### Task requirements
Turn each line of the records below into one string in a JSON list, in order, and leave out the blank lines.

### Provided records
◆ ◆ ◆ ◆ ◆

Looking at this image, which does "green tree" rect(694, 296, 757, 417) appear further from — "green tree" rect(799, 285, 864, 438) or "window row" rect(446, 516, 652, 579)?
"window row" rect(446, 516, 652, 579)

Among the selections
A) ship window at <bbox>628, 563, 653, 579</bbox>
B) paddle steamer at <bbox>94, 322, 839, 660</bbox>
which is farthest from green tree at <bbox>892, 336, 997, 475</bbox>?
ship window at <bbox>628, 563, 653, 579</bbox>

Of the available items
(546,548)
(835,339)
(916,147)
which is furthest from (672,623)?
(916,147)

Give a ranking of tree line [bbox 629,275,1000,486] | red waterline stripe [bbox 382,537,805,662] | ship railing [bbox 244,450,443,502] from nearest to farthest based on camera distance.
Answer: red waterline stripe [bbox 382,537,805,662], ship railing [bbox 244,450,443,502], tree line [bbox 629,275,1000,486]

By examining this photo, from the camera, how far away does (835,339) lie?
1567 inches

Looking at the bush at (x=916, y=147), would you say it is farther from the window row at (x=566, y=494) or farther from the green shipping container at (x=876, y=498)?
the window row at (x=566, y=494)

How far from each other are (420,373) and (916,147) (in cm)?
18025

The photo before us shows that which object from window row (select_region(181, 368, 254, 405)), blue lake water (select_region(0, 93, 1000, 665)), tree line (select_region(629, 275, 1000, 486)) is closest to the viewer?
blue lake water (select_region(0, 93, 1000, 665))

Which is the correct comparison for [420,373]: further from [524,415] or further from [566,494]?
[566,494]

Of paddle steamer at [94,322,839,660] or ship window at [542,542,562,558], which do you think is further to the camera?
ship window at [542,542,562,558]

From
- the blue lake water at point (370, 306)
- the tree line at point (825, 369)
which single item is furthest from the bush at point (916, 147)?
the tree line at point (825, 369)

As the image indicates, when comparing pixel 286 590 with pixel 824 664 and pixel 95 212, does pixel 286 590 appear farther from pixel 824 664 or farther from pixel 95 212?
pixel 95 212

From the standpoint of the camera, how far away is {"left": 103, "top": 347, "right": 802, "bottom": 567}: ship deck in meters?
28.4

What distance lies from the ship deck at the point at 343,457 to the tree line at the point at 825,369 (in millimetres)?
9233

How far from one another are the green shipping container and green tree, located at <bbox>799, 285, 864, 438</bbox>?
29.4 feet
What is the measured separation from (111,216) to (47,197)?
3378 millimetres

◆ ◆ ◆ ◆ ◆

### In response
[
  "Looking at this image, which does \"green tree\" rect(694, 296, 757, 417) appear further from — \"green tree\" rect(799, 285, 864, 438) or \"window row\" rect(446, 516, 652, 579)?",
  "\"window row\" rect(446, 516, 652, 579)",
  "Among the selections",
  "A) ship window at <bbox>628, 563, 653, 579</bbox>",
  "B) paddle steamer at <bbox>94, 322, 839, 660</bbox>",
  "which is farthest from green tree at <bbox>892, 336, 997, 475</bbox>?",
  "ship window at <bbox>628, 563, 653, 579</bbox>",
  "Of the available items",
  "(546,548)",
  "(835,339)",
  "(916,147)",
  "which is furthest from (672,623)?",
  "(916,147)",
  "Give a ranking of tree line [bbox 629,275,1000,486] | red waterline stripe [bbox 382,537,805,662] | ship railing [bbox 244,450,443,502] from nearest to farthest based on camera distance.",
  "Answer: red waterline stripe [bbox 382,537,805,662], ship railing [bbox 244,450,443,502], tree line [bbox 629,275,1000,486]",
  "By examining this photo, from the camera, how far away does (835,339) lie?",
  "1567 inches",
  "Looking at the bush at (x=916, y=147), would you say it is farther from the window row at (x=566, y=494) or farther from the green shipping container at (x=876, y=498)?",
  "the window row at (x=566, y=494)",
  "How far from each other are (420,373) and (916,147) (in cm)?",
  "18025",
  "The photo before us shows that which object from window row (select_region(181, 368, 254, 405)), blue lake water (select_region(0, 93, 1000, 665)), tree line (select_region(629, 275, 1000, 486)) is closest to the viewer?",
  "blue lake water (select_region(0, 93, 1000, 665))",
  "Which is the correct comparison for [420,373]: further from [524,415] or further from [566,494]?",
  "[566,494]",
  "Of paddle steamer at [94,322,839,660] or ship window at [542,542,562,558], which do you think is further to the camera?",
  "ship window at [542,542,562,558]",
  "From",
  "- the blue lake water at point (370, 306)",
  "- the tree line at point (825, 369)",
  "which single item is furthest from the bush at point (916, 147)?",
  "the tree line at point (825, 369)",
  "As the image indicates, when comparing pixel 286 590 with pixel 824 664 and pixel 95 212, does pixel 286 590 appear farther from pixel 824 664 or farther from pixel 95 212?",
  "pixel 95 212",
  "From the standpoint of the camera, how far away is {\"left\": 103, \"top\": 347, \"right\": 802, \"bottom\": 567}: ship deck in meters?",
  "28.4",
  "What distance lies from the ship deck at the point at 343,457 to the tree line at the point at 825,369 (in millimetres)?",
  "9233",
  "How far from one another are the green shipping container and green tree, located at <bbox>799, 285, 864, 438</bbox>?",
  "29.4 feet",
  "What is the measured separation from (111,216) to (47,197)?",
  "3378 millimetres"
]